Rewrite the lines from the line containing "Comparing (156,280) to" through the end of the lines, swapping "closer" for "nearer" and keeping everything else the same.

Start of INPUT

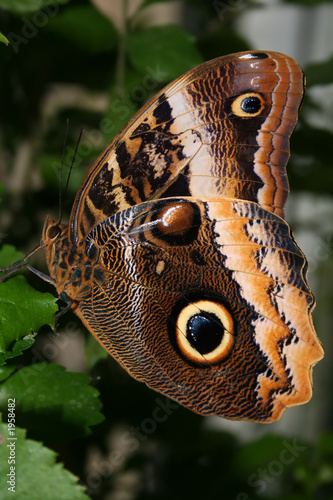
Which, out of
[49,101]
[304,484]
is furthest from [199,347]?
[49,101]

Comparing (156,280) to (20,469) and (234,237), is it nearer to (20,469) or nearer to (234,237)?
(234,237)

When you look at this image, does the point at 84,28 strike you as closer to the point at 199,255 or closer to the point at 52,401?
the point at 199,255

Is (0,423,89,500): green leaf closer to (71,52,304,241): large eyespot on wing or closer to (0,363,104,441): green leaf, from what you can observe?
(0,363,104,441): green leaf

End of INPUT

- SOLUTION TO THIS TASK
Comparing (156,280) to (20,469) and (234,237), is it nearer to (20,469) or nearer to (234,237)?
(234,237)

When you look at this image, does the point at 84,28 strike you as nearer to the point at 199,255 or nearer to the point at 52,401?
the point at 199,255

Is (0,423,89,500): green leaf nearer to (71,52,304,241): large eyespot on wing or nearer to (0,363,104,441): green leaf, from what you can observe?
(0,363,104,441): green leaf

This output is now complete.